The Dangerous Type

Home > Other > The Dangerous Type > Page 22
The Dangerous Type Page 22

by Loren Rhoads


  Mykah jumped in, practically aquiver. Every inch a space pirate, Raena wanted to assure him, but she held her tongue, aware that Coni was probably monitoring them. It was in everyone’s best interest if she didn’t flirt with someone else’s boyfriend.

  Vezali moved more cautiously into her gun, tentacles flowing forward and pulling herself along. Raena was impressed by the way the tentacles could be legs or arms according to Vezali’s needs. It would be fun to train the girl to become a killer.

  Mykah swiveled his turret, experimenting with how fast he could move without inducing vertigo. Raena leaned back far enough that she wouldn’t get cracked by someone’s elbow. There wasn’t much room inside the bubble.

  “Odds are that you won’t see another ship. I’ll tell Haoun that if he sees anything bigger than a hopper coming off the planet, he should run. But everyone will feel better if someone knows how to protect the ship while you’re running.”

  “We can’t do it from the cockpit?” Vezali asked.

  “No. The transport’s missile magazines were empty,” Mykah answered. “The only long-range defense we’ve got left are these energy cannons.”
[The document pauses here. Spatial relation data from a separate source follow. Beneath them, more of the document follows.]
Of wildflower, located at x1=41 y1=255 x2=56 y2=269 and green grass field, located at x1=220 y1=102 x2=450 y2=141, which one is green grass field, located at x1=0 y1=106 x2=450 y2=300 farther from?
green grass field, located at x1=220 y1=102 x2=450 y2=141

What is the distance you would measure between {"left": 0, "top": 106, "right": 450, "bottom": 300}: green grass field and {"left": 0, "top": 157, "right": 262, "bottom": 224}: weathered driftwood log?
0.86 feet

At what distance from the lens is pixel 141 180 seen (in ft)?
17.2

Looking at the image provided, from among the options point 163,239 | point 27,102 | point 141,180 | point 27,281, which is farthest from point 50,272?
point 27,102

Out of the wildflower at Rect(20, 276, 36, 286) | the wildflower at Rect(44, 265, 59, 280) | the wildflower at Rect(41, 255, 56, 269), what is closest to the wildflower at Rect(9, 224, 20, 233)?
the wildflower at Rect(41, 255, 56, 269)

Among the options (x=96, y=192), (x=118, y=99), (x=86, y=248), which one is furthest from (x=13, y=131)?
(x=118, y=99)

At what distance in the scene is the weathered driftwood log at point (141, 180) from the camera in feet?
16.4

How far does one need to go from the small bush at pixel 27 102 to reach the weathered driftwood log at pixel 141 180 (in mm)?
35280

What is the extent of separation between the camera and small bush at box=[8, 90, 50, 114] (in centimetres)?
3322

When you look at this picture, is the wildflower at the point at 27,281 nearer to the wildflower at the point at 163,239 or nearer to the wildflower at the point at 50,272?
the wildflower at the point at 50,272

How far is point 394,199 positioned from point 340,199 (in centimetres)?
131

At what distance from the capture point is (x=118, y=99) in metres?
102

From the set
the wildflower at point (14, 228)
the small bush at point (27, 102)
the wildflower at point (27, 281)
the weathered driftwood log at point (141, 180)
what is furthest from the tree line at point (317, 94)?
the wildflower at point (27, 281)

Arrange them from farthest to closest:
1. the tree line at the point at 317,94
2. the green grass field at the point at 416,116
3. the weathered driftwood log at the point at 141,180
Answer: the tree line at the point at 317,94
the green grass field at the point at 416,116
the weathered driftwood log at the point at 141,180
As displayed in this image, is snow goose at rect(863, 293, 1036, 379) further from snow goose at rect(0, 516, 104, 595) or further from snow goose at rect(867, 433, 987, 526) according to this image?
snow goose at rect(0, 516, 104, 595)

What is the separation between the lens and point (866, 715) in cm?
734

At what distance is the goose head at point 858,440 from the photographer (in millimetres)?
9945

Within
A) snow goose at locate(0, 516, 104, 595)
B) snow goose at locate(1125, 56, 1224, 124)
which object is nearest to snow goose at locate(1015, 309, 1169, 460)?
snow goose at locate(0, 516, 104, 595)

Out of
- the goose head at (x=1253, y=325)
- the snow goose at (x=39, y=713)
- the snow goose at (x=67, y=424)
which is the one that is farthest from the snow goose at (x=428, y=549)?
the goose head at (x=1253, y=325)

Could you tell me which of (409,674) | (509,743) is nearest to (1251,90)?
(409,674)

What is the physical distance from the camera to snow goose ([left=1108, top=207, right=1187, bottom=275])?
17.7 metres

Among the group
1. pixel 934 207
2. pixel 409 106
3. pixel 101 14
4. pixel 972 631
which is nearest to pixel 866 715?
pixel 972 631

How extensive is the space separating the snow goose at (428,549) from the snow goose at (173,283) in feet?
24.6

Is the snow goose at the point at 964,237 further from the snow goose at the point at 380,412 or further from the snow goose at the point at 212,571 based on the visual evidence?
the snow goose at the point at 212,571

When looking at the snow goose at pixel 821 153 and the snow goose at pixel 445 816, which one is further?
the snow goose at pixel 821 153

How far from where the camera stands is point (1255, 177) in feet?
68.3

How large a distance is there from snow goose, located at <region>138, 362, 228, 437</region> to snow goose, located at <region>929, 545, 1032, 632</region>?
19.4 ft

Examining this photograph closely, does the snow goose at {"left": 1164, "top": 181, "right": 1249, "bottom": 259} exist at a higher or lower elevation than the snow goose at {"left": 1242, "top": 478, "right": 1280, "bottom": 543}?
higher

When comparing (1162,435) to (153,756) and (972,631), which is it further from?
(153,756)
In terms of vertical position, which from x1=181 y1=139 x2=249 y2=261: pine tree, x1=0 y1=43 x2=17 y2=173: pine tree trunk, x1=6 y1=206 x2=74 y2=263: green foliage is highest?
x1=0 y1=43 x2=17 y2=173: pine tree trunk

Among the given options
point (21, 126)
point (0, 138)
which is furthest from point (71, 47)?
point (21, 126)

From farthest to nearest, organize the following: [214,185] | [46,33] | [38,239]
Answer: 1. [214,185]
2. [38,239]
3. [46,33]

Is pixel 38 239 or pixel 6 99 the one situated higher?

  “Having a live gunner with visual confirmation of targets was the old Imperial fail-safe to identify real targets, as opposed dummies, chaff, and defensive EFF signals.” Raena leaned across Vezali and flipped switch #3. “The firing control software will light targets on the LED. You prioritize which quadrants the guns focus on.”

  “Is there any trick to it?” Vezali asked.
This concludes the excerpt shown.